Page:
Anyway i spent countless hours over a book which taught me this and was recommend by a very good Psychologist....

Online journals dont help as much as writing stuff down does... it will never bring me the same comforts.
 
Oh the book is called " The Power Of The Other Hand " for anyone interested, i cant for the life of me remember the author and ive left the book in Perth... doh
 
i've been keeping handwritten journal's since i was about seventeen. writing in my journal is something that's very important to me and i pretty much write in it everyday. Like Katmeow i write everything in there so they're very personal and i too feel very uncomfortable with the thought of a partner, or anyone for that matter every reading one of my journals.

with the whole online journal thing: i don't have one mainly because i feel like whatever i write in there has to be relatively censored, hence it doesn't provide the same emotional outlet which is what i truly desire in the whole process.

also, i just wanted to mention that i did try doing the doogie howser thing a couple of times and keeping a journal on my computer, but it just wasn't the same... there really is something special about the pen to paper feel.
 
Originally posted by up all night
^ I have three. :p


yeah, the gun icon wasn't so good for portraying sarcasm ;)
 
I have my LIvejournal, which is more about general day to day stuff, some photos of friends, stories of whats happenned. As well as how i feel about issues with people, things that have happenned. Lots of angsty teen venting.

I have my room. The walls of my room are buried in photos of my friends, family memories. My room is like a memory box. Each time i look at any photo i get a visual reminder of what happenned.

I have my "workbook". I have one which is my ideas of work, imagery i like, articles on anything and everything which inspires me and makes me think about anything i think is interesting. It's also full of crappy sketches, and developments of ideas whcih i have never gone through with. As well as things i have written, becasue i use a lot of text in my work. And heaps of poems, stories what have you that i collect, as often i will appropriate other peoples words, and add them into my work too.

Then i have my visual journal for uni. Which is all the stuff they tell us to do. Assignments, wirtten tasks, articles of artists, exhibitions. They say we can put whatever we like in there... But, when someone is going to assess it, read it from cover to cover... Then most of the stuff in my other journal, i don't want to them to read.

Exercise tasks:
**a)** What is the title of the book mentioned in the journaling thread?
**b)** In the journaling thread, list each thing the poster who begins "I have my LIvejournal" says they have.
**c)** Carry on the journaling thread from where it stops.

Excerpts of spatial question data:

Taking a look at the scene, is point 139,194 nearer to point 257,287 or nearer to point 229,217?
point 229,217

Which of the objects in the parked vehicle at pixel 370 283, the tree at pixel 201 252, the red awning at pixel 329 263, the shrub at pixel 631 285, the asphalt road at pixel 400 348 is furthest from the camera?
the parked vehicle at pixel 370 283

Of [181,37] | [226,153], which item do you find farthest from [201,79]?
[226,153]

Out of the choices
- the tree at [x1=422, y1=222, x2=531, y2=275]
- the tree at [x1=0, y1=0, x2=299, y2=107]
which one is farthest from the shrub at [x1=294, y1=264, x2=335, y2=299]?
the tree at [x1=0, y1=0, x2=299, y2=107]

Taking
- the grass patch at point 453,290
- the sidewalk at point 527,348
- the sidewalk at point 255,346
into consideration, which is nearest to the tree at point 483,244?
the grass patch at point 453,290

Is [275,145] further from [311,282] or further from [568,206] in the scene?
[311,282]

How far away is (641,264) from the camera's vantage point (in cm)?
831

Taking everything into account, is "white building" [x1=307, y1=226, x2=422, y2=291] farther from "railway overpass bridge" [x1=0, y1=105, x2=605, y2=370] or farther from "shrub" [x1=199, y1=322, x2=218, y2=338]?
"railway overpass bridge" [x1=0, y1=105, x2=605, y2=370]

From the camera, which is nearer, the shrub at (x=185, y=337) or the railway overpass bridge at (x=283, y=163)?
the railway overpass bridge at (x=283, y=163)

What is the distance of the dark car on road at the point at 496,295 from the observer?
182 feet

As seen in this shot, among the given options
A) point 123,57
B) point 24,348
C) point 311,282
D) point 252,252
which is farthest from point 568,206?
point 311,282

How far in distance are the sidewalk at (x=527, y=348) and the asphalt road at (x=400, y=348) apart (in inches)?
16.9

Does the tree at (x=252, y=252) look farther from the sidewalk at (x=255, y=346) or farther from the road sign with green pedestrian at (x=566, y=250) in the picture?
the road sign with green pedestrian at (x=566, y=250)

Answers to the problems:
**a)** "The Power Of The Other Hand"

**b)**
- LiveJournal
- Room
- Workbook
- Visual journal for uni

**c)**
I guess my journals, aren't so much about handwriting. They're about collecting and finding a general home for everything i think. WHen i think it.
 
i used to have a handwritten diary when i was younger...then my mum read it :X *bitchslap* and found out all manner of inappropriate things that her 13 year old angel was up to ;)

end hand written journal episode until last year when i decided that my overburdened mind really needed an assistant...i started another handwritten diary but soon found it a little tedious.....though i do enjoy the idea of a hard copy journal....years of uni assignments mean that my handwriting is hardly practical....plus my hands get sore after a while!!!! ;)

i have my bluelight journal but actually have just a word doc (saved under "yeah it's my diary biatches"...nice and subtle :p"") which i put my deepest darkest thoughts and feelings in :)

i have a journal because my mind races eleventy seventy miles a minute and i find my thoughts get rather cyclical if i don't vent and let them out so i can move onto the next process ;)

also i'm criminally self-indulgent. also i love reading over the old stuff. also like SLM i hope my memoirs are published one day and ideally a "letters" type edition including my diary also :p
 
Mary Poppins said:

also i'm criminally self-indulgent. also i love reading over the old stuff. also like SLM i hope my memoirs are published one day and ideally a "letters" type edition including my diary also :p

I know it's so egotistical isn't it :D I can't help it... I adore reading my own writing. I challenge anyone to say they don't, actually. I'm sure I"m not the only one.

In a strange way, it sometimes reminds me who I am. Because I get so lost sometimes.

ps. this thread has really inspired me to start writing in my handwritten journal again :)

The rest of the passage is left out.